Abgesagte Events: Viele Hotels in Hamburg derzeit leer
Und wie läuft es aktuell? „Die Buchungslage im Januar war schlecht, wir hatten in unserem Hotel Baseler Hof in der City eine Auslastung von etwa zwölf Prozent. Auch im Februar ist die Nachfrage noch verhalten“, sagt Branchenexperte Kaiser von Rosenburg.
Zudem sorge die für Mitte März abgesagte Gastromesse Internorga dafür, dass auch dieses wichtige Geschäft für Hotellerie und Gastronomie wegfalle. Die Internorga soll Ende April nachgeholt werden. Der Hafengeburtstag im Mai wurde bereits abgesagt. Dem Vernehmen nach sollen auch andere Großveranstaltungen auf dem Prüfstand stehen. „Hamburg ist immer eine Reise wert, aber wenn Events wie der Hafengeburtstag wegfallen, dann spürt das die Hotellerie bei der Auslastung“, so Kaiser von Rosenburg. Nicht nur in Kaisers Baseler Hof bleiben viele Betten leer.

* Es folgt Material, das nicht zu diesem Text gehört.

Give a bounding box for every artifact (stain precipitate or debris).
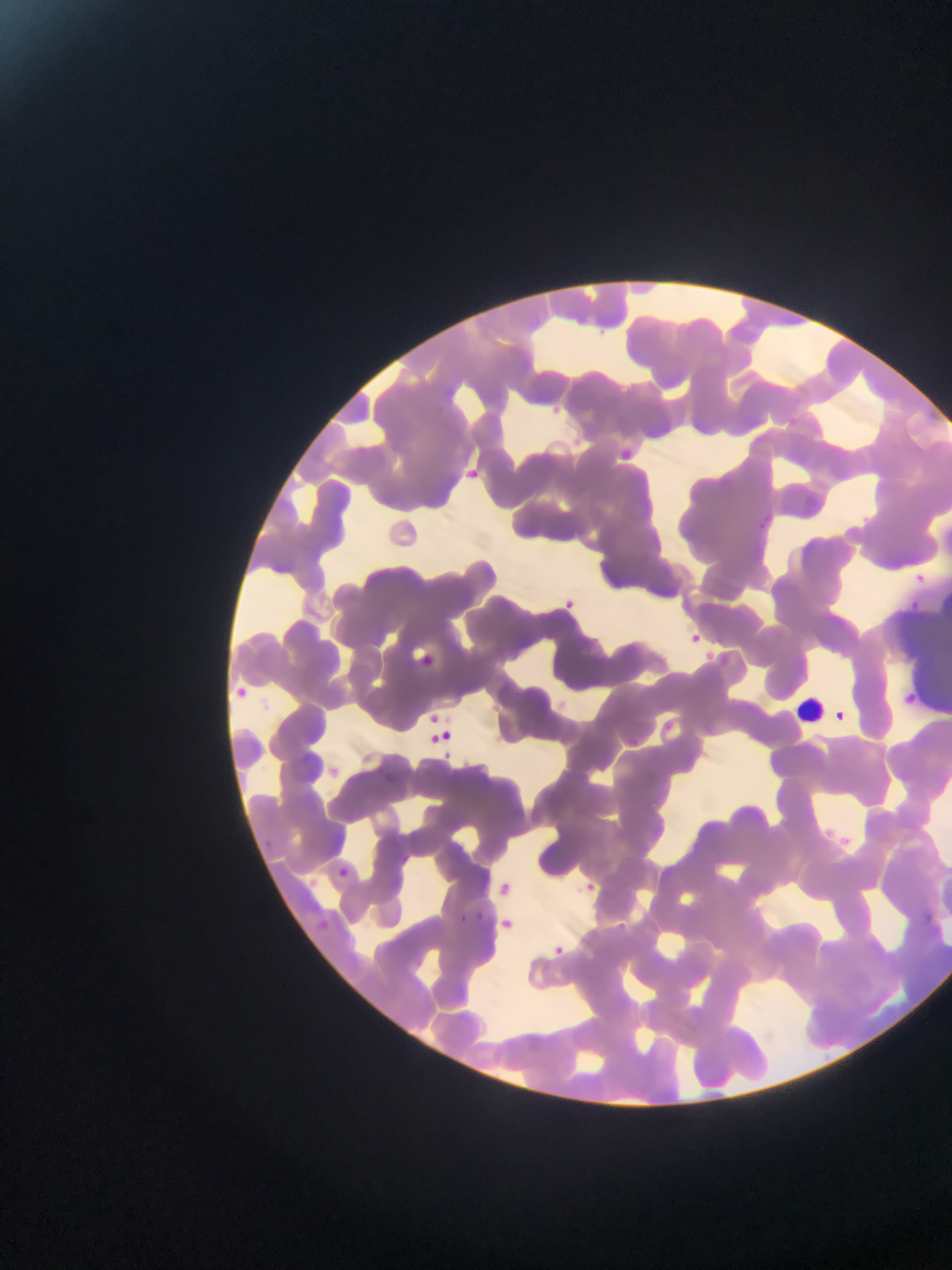

Approximate bounding boxes as [left, top, right, bottom] in pixels.
Artifacts (stain precipitate or debris): [892, 611, 952, 700].

country = Ghana
field of view = single
image size = 952×1270 pixels
capture = mobile-phone photograph through a microscope
preparation = thin blood smear
malaria parasite locations = approximate bounding boxes as [left, top, right, bottom] in pixels: [549, 399, 569, 420], [467, 467, 483, 489], [914, 566, 932, 588], [562, 592, 582, 619], [907, 598, 921, 615], [682, 630, 704, 650], [236, 678, 256, 696], [900, 693, 914, 711], [419, 708, 440, 720], [834, 710, 848, 722], [441, 723, 458, 743], [426, 734, 439, 748], [440, 750, 456, 760], [841, 834, 853, 851], [338, 868, 349, 877], [586, 882, 601, 888], [917, 911, 937, 925], [476, 912, 485, 920], [457, 913, 468, 924], [501, 919, 513, 929], [553, 940, 567, 958]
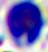

Summary:
  - Magnification: 400x
  - Modality: micrograph
  - Identification: leukocyte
Locate and identify every blood parasite.
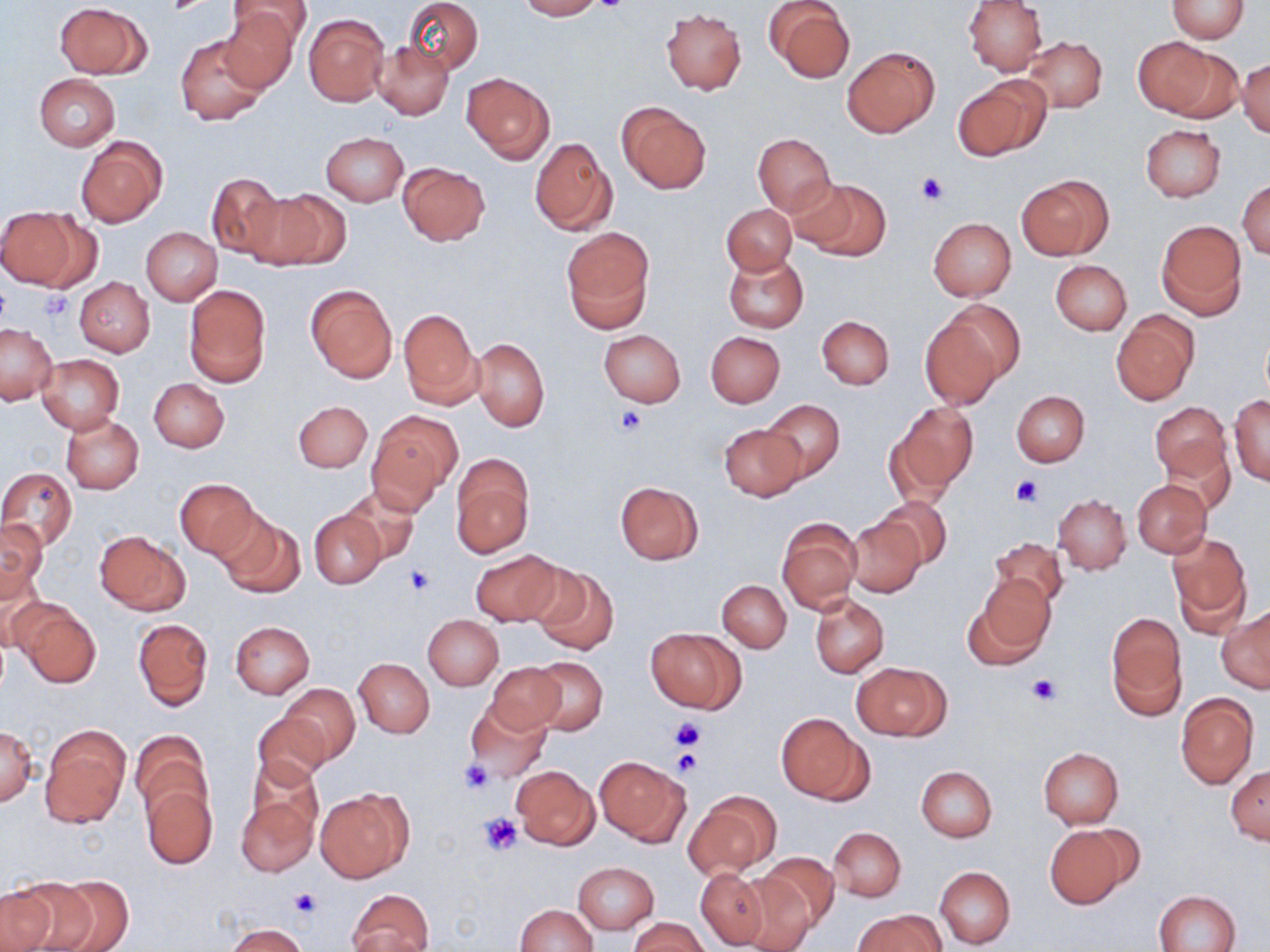
No blood parasites observed.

Das Grand Elysée an der Rothenbaumchaussee hatte im Januar eine durchschnittliche Auslastung von rund 15 Prozent.
Bauarbeiten im Steigenberger Hotel laufen auf Hochtouren
Für Februar liegt die Zahl der Vorbuchungen bei etwa 15 Prozent und im März bei 17 Prozent. Aber es gibt noch Hoffnung. „Wir stellen fest, dass Individualreisende sehr kurzfristig buchen“, sagte Sprecherin Kristina Schreiner. Das weiß auch Franco Esposito zu berichten. Der geschäftsführende Direktor vom Grandhotel Atlantic gibt sich vorsichtig optimistisch. „Der Wunsch, nach Hamburg zu reisen, ist deutlich spürbar. Ich erwarte, dass die Menschen mit dem beginnenden Frühjahr wieder mehr unterwegs sein werden.“
Unterdessen laufen die Bauarbeiten im Steigenberger Hotel auf der Fleetinsel auf Hochtouren. Die umfangreiche Revitalisierung des Fünf-Sterne-Superior-Hauses mit 235 Zimmern und Suiten soll bis zum Sommer abgeschlossen sein. Dann gibt es auch ein neues Gastronomiekonzept – das vor allem die Hamburger anziehen soll.